• [Extrait du document]
Y a-t-il un lien direct entre les constats que vous faites et la situation politique du pays, avec une délégitimation du discours politique et une radicalité très forte, à l’extrême droite notamment ? Et si oui, comment en sortir ?

Nicolas Baverez : Les risques démocratiques sont réels et les années 2020 seront décisives. Si notre pays connaît une cinquième décennie de déclin ou de déclassement, il est fort probable que le modèle de la décroissance à crédit explosera. La dette publique est très élevée (116 % du PIB fin 2020, c’est-à-dire 41 000 euros par Français, soit une année de salaire moyen) ; la dette des entreprises n’a rien à lui envier, qui atteint 156 % du PIB. Le FMI indique que la performance à court terme de l’économie française est bonne, mais que la croissance retombera rapidement à un niveau inférieur à celui de la situation pré-Covid. Pourquoi ? Parce que des pans entiers de notre appareil de production, notamment nos principaux pôles d’excellence, ont été sinistrés. Il n’y aura pas de retour « à la normale ». Quand les taux d’intérêt remonteront et dépasseront la somme de la croissance et de l’inflation, la France ira droit à la crise financière, comme l’Italie en 2011. Simultanément, nous voyons que la crise de l’État s’accélère avec la fuite des enseignants et des soignants hors des établissements d’enseignement public et des hôpitaux. La société se délite rapidement sous l’effet de la généralisation de la violence, qui touche les représentants de l’autorité comme les citoyens dans leur vie quotidienne.

Nous sommes donc à l’heure des choix : soit l’effondrement comme en 1940, soit la reconstruction comme en 1945. Dans le premier cas, le déclencheur ne sera pas une défaite militaire face à un ennemi extérieur, mais, comme à la fin des années 1930, l’installation d’une quasi-guerre civile sur fond de déclassement accéléré. L’alternative, celle du sursaut, devrait occuper le centre du débat, mobiliser les imaginations et les énergies. Mais, depuis la décomposition de la IIIe République, l’écart n’a jamais été aussi grand entre la gravité des problèmes du pays et la capacité de la classe politique à y faire face… Nous ne sommes plus à l’étape des diagnostics mais des traitements de choc. Que faut-il faire ? Reconstruire la France. Par quelle méthode ? Le rassemblement. Autour de quelles priorités ? À travers six pactes. Un pacte de production autour du travail et de l’innovation. Un pacte social fondé sur l’intégration de la jeunesse, l’éducation et un nouvel équilibre entre les générations. Un pacte de modernisation de l’État par le réinvestissement dans ses missions régaliennes, l’amélioration des services de base, le partenariat avec les entrepreneurs autour de l’innovation. Un pacte d’endiguement de la violence avec la remise en route de l’État de droit, et particulièrement de la justice. Un pacte citoyen autour du rétablissement des contre-pouvoirs – à commencer par le Parlement - et de la décentralisation, qui constitue le meilleur moyen de réengager les Français dans la vie publique. Un pacte européen, enfin, étant entendu que notre pays doit rester modeste tant qu’il ne s’est pas redressé mais qu’il ne doit pas renoncer à faire progresser le principe d’une autonomie stratégique de l’Union, domaine dans lequel il reste légitime.

Nous sommes à un moment clé de notre histoire. Nous avons eu de nombreuses alertes que nous avons toutes ignorées. La France finira par être réformée, mais il y a deux manières d’y parvenir. Soit ce sont les Français qui le font, de manière souveraine, ordonnée et pacifique. Soit ce seront le FMI, la Commission européenne et la Banque centrale européenne, au terme d’un processus peu démocratique et violent qui laissera de lourdes séquelles, chez nous comme dans toute l’Europe. Nous sommes encore maîtres de notre destin. Mobilisons-nous, car le temps nous est désormais compté.

• [Données consignées]
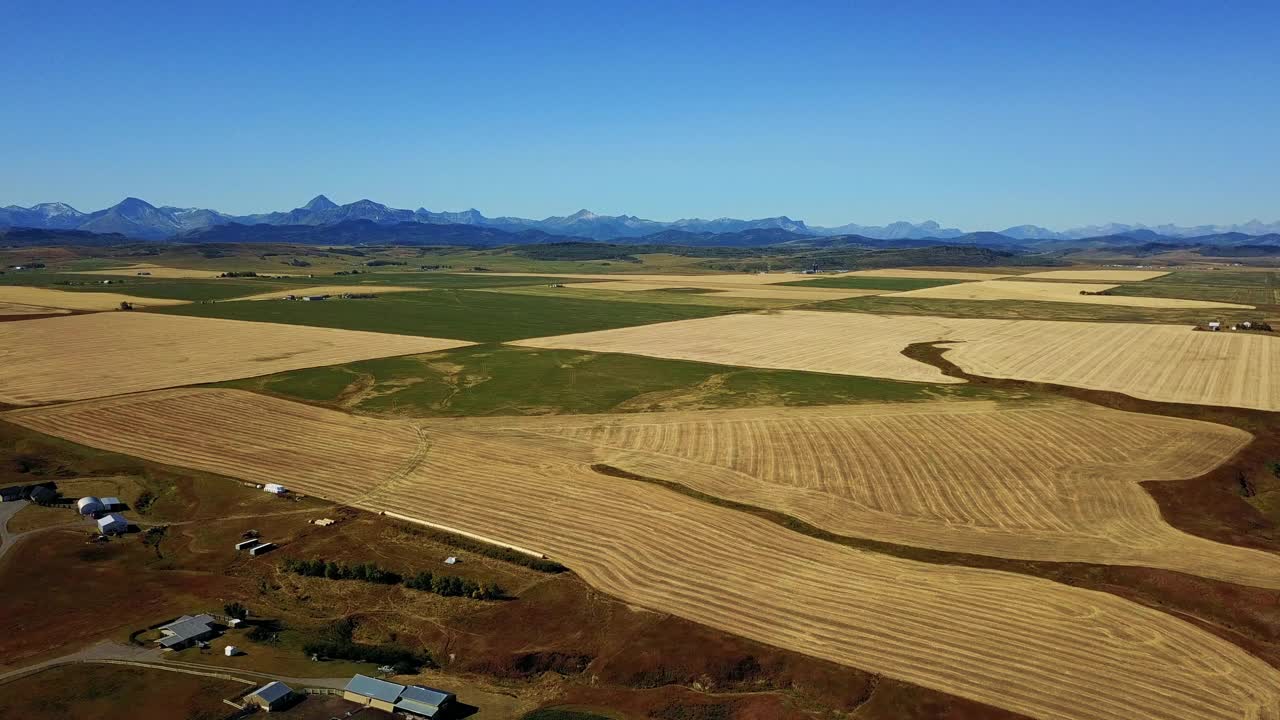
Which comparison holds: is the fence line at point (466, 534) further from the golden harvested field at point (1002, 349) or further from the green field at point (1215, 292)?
the green field at point (1215, 292)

• [Tâche à réaliser]
Citez mot pour mot le passage de l'extrait du document allant de « Y a-t-il un » jusqu'à « comment en sortir ? » inclus.

• [Réponse rédigée]
Y a-t-il un lien direct entre les constats que vous faites et la situation politique du pays, avec une délégitimation du discours politique et une radicalité très forte, à l’extrême droite notamment ? Et si oui, comment en sortir ?